Plaintiff appealed from the order and judgment dismissing her action. During the pendency of this appeal, and after the parties had filed their briefs, the Legislature amended the wrongful death statute (Stats. 2004, ch. 947, § 1). Based upon this amendment, which took effect on January 1, 2005 and which applies retroactively to plaintiff’s wrongful death claim, we conclude the facts plaintiff alleged in her operative complaint are sufficient to establish her standing to sue for wrongful death. Accordingly, we reverse the judgment and remand for further proceedings.
FACTS
Plaintiff and Dana first met in 1987. After dating for six months, the two women made a decision to be committed to each other exclusively as “life partners and ‘spouses.’”
Plaintiff and Dana jointly were responsible for each other’s living expenses. During their relationship, neither woman entered into any other relationship or domestic partnership. They lived with one another, and, in 1998, they purchased a home together, where they resided until Dana’s death.

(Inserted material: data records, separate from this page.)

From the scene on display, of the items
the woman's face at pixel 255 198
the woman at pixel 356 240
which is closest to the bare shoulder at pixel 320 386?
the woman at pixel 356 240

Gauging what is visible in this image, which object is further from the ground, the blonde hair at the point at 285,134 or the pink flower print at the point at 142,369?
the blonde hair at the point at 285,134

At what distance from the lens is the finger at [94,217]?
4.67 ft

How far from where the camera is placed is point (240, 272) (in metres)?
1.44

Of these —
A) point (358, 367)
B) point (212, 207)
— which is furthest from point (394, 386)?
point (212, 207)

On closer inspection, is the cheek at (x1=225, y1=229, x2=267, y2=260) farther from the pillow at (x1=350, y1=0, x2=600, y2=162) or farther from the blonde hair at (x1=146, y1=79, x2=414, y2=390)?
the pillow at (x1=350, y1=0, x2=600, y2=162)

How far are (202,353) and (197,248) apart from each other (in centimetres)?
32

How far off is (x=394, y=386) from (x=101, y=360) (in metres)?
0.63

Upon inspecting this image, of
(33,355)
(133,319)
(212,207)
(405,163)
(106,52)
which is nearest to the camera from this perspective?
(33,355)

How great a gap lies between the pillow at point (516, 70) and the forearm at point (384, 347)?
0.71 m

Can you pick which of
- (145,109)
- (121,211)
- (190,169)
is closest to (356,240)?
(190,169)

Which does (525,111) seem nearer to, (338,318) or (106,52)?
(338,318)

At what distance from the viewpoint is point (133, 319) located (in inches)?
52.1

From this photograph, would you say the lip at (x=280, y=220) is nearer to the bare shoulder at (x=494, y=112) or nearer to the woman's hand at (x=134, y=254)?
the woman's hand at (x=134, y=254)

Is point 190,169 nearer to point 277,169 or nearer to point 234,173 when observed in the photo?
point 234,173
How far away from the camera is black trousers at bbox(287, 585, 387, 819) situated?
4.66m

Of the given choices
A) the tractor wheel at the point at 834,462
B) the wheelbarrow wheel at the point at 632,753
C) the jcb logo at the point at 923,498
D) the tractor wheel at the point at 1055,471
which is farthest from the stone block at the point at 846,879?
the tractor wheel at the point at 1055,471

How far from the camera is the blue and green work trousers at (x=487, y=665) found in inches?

Plaintiff and Dana were not related by blood in a way that would have prevented them from marrying each another if they could have been married. Each was over the age of 18 when they met and formed their relationship.
On August 6, 2001, Dana died at defendant Sherman Oaks Hospital, where she had been “hospitalized for pain management and associated rehabilitation.” Miles, an employee of Labriute, had been Dana’s physician.
PROCEDURAL BACKGROUND
On August 20, 2002, plaintiff and Dana’s sister, Lori Schwartz (who is not a party to this appeal), filed this wrongful death action against defendants. Their operative second amended complaint was filed on December 20, 2002. Plaintiff alleged that Dana died as the result of defendants’ medical malpractice. Plaintiff sought compensatory damages, including compensation for the loss of love, companionship, comfort, affection, solace and moral support, that she suffered as a result of Dana’s death. Plaintiff also sought compensation for burial and funeral expenses, as well as the loss of Dana’s income and future earnings.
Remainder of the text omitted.